>> BEGIN
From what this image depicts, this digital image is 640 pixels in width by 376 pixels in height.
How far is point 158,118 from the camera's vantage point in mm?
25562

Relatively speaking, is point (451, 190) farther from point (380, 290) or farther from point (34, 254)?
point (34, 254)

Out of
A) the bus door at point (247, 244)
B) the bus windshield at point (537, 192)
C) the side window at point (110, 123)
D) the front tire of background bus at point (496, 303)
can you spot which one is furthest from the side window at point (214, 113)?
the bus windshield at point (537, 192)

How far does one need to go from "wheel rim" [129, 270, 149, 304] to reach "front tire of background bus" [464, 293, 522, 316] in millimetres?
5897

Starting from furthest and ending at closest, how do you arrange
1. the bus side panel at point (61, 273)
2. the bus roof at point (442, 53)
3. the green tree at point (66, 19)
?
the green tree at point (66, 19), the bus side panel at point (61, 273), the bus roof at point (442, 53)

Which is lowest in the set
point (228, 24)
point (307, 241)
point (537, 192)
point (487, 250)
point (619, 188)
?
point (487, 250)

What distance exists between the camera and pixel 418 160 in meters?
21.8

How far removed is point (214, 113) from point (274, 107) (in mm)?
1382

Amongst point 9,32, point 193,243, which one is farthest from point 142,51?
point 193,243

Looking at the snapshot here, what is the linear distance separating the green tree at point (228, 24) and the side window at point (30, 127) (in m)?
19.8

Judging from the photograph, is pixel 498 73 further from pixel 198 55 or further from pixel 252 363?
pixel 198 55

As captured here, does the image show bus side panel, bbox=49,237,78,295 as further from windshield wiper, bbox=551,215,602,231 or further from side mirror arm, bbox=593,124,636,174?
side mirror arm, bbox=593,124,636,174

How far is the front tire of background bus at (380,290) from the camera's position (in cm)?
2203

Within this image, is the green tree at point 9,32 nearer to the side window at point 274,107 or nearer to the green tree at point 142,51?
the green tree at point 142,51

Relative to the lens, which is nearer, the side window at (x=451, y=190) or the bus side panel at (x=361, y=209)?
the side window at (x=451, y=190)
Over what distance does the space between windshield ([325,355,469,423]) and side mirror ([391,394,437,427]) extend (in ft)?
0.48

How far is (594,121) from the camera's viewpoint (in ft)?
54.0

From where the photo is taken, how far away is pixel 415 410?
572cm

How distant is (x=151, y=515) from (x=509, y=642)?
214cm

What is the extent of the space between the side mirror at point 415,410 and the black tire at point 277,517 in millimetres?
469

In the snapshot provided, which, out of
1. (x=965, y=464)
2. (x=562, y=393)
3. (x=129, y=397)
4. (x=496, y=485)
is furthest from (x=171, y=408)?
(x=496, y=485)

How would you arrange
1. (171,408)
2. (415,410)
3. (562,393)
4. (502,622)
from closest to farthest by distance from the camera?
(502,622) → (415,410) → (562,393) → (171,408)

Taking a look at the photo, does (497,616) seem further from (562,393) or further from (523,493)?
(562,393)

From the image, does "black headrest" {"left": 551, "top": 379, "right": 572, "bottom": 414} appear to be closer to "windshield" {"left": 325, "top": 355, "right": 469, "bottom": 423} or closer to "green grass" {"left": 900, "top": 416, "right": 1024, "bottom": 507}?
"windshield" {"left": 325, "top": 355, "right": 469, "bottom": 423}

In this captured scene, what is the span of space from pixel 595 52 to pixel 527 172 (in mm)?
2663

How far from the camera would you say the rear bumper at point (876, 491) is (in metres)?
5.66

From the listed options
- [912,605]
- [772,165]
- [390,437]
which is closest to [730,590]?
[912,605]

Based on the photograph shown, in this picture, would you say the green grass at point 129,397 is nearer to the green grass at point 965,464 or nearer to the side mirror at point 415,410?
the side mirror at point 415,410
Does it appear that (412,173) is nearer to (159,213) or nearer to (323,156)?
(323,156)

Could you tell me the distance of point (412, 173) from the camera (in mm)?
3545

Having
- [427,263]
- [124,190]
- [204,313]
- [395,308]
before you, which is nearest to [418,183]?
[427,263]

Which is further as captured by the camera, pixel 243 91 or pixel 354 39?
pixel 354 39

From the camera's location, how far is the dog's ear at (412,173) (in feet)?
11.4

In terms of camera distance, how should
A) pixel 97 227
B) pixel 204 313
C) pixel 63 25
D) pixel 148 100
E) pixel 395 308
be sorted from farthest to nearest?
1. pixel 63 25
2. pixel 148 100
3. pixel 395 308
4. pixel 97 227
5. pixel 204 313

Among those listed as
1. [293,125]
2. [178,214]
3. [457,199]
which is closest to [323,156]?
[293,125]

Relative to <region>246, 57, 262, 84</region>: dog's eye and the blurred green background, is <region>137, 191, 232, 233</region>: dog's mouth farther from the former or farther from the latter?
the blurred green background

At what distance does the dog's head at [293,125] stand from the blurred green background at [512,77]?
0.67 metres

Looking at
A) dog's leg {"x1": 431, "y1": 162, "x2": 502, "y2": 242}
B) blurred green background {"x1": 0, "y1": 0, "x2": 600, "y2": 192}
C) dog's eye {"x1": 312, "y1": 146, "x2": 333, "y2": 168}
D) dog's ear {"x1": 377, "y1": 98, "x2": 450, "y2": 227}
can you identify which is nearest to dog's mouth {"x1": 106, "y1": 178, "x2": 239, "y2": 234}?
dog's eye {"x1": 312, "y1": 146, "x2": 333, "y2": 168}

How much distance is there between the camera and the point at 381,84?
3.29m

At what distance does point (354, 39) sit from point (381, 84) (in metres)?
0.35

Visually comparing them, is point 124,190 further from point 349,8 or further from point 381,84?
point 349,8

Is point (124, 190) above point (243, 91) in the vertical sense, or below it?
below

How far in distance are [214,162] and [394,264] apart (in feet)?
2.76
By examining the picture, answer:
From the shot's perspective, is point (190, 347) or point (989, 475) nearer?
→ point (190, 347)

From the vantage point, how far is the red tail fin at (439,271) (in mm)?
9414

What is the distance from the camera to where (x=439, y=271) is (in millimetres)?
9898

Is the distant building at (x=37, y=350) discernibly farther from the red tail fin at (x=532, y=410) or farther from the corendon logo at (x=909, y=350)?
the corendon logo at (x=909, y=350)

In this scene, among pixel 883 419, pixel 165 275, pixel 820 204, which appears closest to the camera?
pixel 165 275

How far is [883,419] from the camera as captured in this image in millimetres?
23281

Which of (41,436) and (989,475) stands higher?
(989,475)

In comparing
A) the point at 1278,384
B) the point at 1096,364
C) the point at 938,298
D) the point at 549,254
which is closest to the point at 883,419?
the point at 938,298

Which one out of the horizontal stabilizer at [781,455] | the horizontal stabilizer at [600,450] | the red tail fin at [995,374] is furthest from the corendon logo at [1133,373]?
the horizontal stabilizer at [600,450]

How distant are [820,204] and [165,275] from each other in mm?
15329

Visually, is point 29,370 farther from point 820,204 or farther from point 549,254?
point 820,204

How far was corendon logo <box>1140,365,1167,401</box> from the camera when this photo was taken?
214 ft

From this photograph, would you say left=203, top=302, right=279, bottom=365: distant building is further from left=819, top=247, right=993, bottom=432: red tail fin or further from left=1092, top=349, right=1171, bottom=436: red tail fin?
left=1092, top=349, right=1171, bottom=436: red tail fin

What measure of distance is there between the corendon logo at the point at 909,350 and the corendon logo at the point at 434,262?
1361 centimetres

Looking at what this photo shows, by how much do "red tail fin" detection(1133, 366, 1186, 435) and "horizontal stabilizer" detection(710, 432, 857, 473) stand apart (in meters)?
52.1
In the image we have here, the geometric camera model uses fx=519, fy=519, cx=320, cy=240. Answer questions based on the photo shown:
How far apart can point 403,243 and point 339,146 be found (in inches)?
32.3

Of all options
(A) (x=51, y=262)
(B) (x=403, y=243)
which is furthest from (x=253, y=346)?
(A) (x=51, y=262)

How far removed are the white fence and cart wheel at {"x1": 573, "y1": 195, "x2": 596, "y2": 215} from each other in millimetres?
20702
>> END
◆ **Problem details**: How many lines in the rows above contain the word "windshield"? Reply with the number only.

◆ **Completed task**: 6